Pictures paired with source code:
◇ ◇ ◇ ◇ ◇

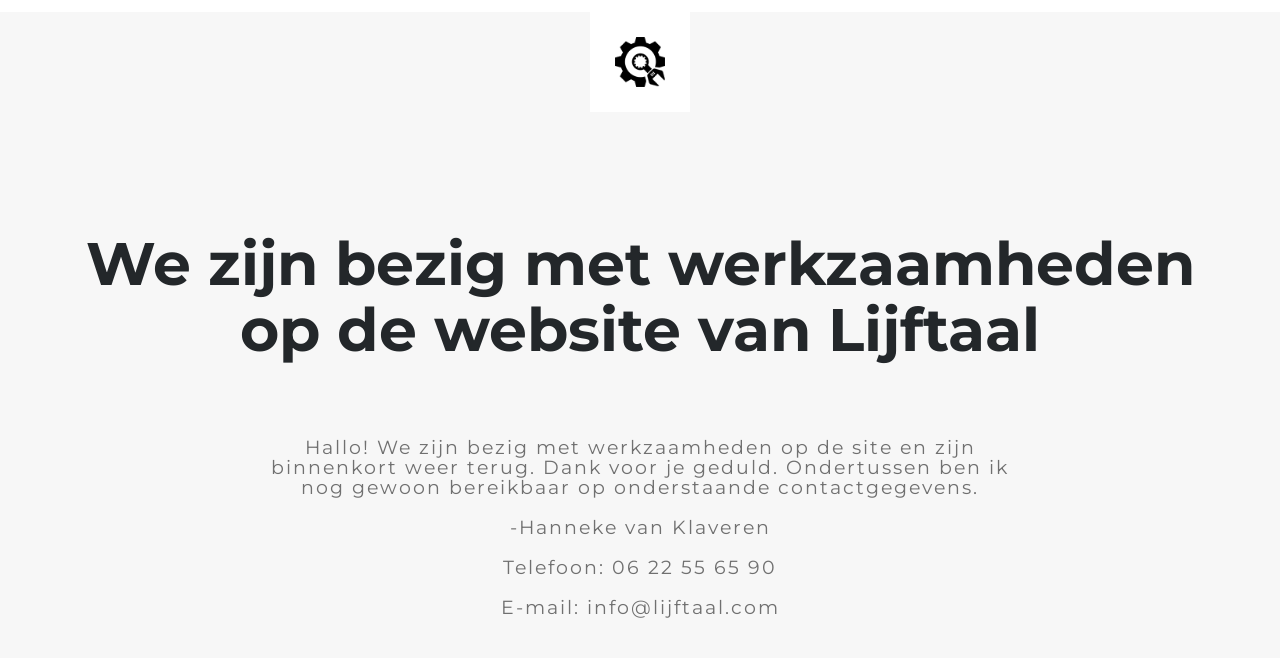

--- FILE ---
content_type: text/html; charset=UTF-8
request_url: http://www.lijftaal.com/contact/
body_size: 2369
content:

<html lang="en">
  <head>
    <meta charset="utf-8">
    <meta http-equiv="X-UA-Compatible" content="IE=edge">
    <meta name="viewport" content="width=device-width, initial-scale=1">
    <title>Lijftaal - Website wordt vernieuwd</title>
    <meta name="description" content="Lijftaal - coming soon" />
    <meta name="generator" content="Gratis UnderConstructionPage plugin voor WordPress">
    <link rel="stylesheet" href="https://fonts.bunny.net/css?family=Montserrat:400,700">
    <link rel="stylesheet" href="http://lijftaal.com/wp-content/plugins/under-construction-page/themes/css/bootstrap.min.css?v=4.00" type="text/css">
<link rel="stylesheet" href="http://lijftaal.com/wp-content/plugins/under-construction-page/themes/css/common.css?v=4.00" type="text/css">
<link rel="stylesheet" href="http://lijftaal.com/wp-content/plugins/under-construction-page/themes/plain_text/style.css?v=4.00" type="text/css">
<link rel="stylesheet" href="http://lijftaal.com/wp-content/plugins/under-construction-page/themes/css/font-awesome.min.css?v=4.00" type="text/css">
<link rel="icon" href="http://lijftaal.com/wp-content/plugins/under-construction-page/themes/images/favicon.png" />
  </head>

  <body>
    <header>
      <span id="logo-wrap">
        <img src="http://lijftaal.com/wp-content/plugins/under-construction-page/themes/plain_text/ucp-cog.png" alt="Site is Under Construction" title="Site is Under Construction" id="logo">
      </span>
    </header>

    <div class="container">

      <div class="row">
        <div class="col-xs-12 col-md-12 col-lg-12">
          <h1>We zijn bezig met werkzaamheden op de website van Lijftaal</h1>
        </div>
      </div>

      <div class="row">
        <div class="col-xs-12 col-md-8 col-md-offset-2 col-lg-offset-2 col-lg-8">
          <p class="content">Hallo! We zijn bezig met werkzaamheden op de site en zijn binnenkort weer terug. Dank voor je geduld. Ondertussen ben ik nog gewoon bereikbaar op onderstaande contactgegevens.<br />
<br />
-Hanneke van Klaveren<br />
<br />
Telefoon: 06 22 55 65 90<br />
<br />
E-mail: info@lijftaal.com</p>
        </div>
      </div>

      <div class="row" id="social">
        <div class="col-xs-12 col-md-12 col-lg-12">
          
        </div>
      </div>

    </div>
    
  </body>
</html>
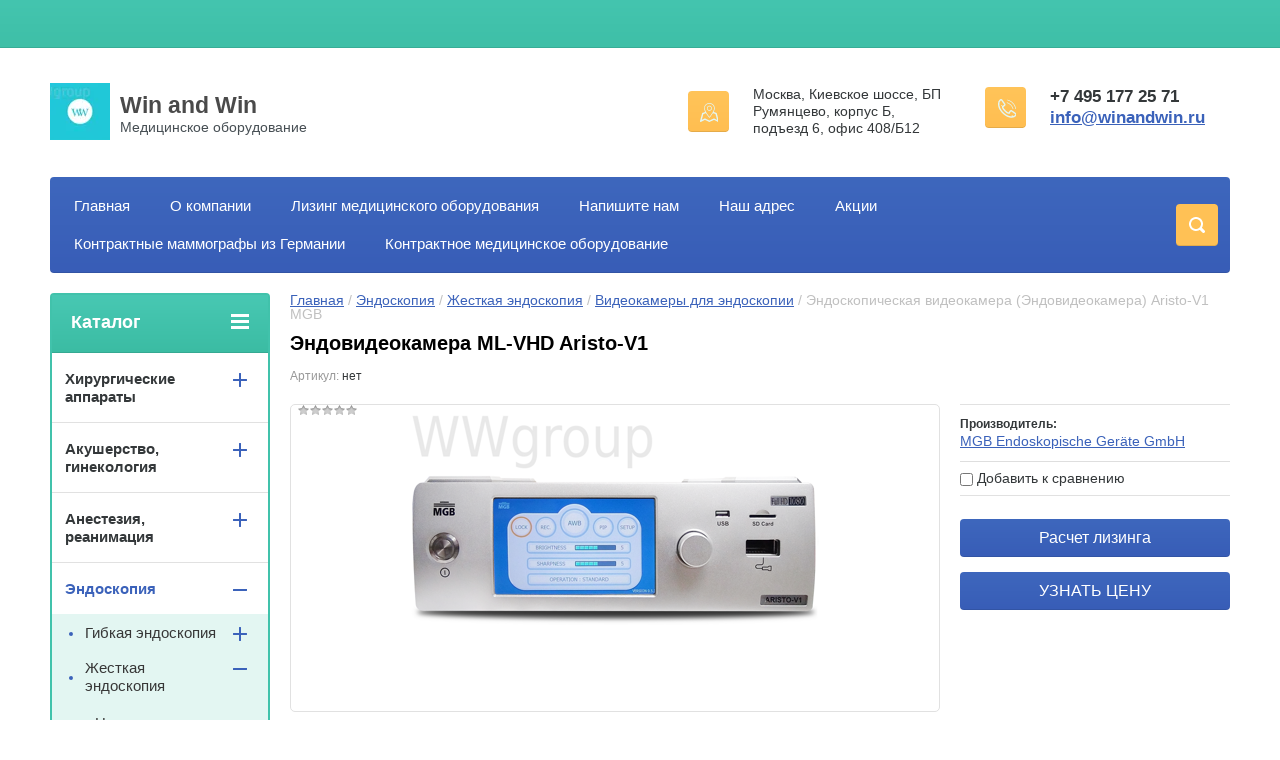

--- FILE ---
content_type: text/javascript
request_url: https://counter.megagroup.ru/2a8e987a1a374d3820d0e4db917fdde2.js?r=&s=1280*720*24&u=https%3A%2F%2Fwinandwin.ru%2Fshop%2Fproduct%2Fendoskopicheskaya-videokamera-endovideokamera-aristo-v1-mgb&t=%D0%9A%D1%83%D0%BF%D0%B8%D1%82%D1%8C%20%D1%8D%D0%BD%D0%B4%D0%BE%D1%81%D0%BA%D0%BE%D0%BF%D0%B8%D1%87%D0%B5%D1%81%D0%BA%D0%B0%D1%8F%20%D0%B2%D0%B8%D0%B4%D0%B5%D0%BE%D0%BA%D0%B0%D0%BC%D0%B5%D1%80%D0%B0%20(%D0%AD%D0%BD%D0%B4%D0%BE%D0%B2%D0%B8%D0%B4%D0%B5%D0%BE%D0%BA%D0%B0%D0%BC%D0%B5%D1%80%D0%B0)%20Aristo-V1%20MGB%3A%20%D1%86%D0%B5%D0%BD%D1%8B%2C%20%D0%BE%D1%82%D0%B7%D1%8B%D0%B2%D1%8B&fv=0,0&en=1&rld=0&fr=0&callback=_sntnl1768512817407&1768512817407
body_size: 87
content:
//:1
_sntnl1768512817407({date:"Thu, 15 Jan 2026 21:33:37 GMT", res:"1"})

◇ ◇ ◇ ◇ ◇

Without including the pictures, copy all of the data exactly.

## SOLUTION TO THIS TASK
--- FILE ---
content_type: text/html; charset=UTF-8
request_url: http://www.lijftaal.com/contact/
body_size: 2369
content:

<html lang="en">
  <head>
    <meta charset="utf-8">
    <meta http-equiv="X-UA-Compatible" content="IE=edge">
    <meta name="viewport" content="width=device-width, initial-scale=1">
    <title>Lijftaal - Website wordt vernieuwd</title>
    <meta name="description" content="Lijftaal - coming soon" />
    <meta name="generator" content="Gratis UnderConstructionPage plugin voor WordPress">
    <link rel="stylesheet" href="https://fonts.bunny.net/css?family=Montserrat:400,700">
    <link rel="stylesheet" href="http://lijftaal.com/wp-content/plugins/under-construction-page/themes/css/bootstrap.min.css?v=4.00" type="text/css">
<link rel="stylesheet" href="http://lijftaal.com/wp-content/plugins/under-construction-page/themes/css/common.css?v=4.00" type="text/css">
<link rel="stylesheet" href="http://lijftaal.com/wp-content/plugins/under-construction-page/themes/plain_text/style.css?v=4.00" type="text/css">
<link rel="stylesheet" href="http://lijftaal.com/wp-content/plugins/under-construction-page/themes/css/font-awesome.min.css?v=4.00" type="text/css">
<link rel="icon" href="http://lijftaal.com/wp-content/plugins/under-construction-page/themes/images/favicon.png" />
  </head>

  <body>
    <header>
      <span id="logo-wrap">
        <img src="http://lijftaal.com/wp-content/plugins/under-construction-page/themes/plain_text/ucp-cog.png" alt="Site is Under Construction" title="Site is Under Construction" id="logo">
      </span>
    </header>

    <div class="container">

      <div class="row">
        <div class="col-xs-12 col-md-12 col-lg-12">
          <h1>We zijn bezig met werkzaamheden op de website van Lijftaal</h1>
        </div>
      </div>

      <div class="row">
        <div class="col-xs-12 col-md-8 col-md-offset-2 col-lg-offset-2 col-lg-8">
          <p class="content">Hallo! We zijn bezig met werkzaamheden op de site en zijn binnenkort weer terug. Dank voor je geduld. Ondertussen ben ik nog gewoon bereikbaar op onderstaande contactgegevens.<br />
<br />
-Hanneke van Klaveren<br />
<br />
Telefoon: 06 22 55 65 90<br />
<br />
E-mail: info@lijftaal.com</p>
        </div>
      </div>

      <div class="row" id="social">
        <div class="col-xs-12 col-md-12 col-lg-12">
          
        </div>
      </div>

    </div>
    
  </body>
</html>

--- FILE ---
content_type: text/javascript
request_url: https://counter.megagroup.ru/2a8e987a1a374d3820d0e4db917fdde2.js?r=&s=1280*720*24&u=https%3A%2F%2Fwinandwin.ru%2Fshop%2Fproduct%2Fendoskopicheskaya-videokamera-endovideokamera-aristo-v1-mgb&t=%D0%9A%D1%83%D0%BF%D0%B8%D1%82%D1%8C%20%D1%8D%D0%BD%D0%B4%D0%BE%D1%81%D0%BA%D0%BE%D0%BF%D0%B8%D1%87%D0%B5%D1%81%D0%BA%D0%B0%D1%8F%20%D0%B2%D0%B8%D0%B4%D0%B5%D0%BE%D0%BA%D0%B0%D0%BC%D0%B5%D1%80%D0%B0%20(%D0%AD%D0%BD%D0%B4%D0%BE%D0%B2%D0%B8%D0%B4%D0%B5%D0%BE%D0%BA%D0%B0%D0%BC%D0%B5%D1%80%D0%B0)%20Aristo-V1%20MGB%3A%20%D1%86%D0%B5%D0%BD%D1%8B%2C%20%D0%BE%D1%82%D0%B7%D1%8B%D0%B2%D1%8B&fv=0,0&en=1&rld=0&fr=0&callback=_sntnl1768512817407&1768512817407
body_size: 87
content:
//:1
_sntnl1768512817407({date:"Thu, 15 Jan 2026 21:33:37 GMT", res:"1"})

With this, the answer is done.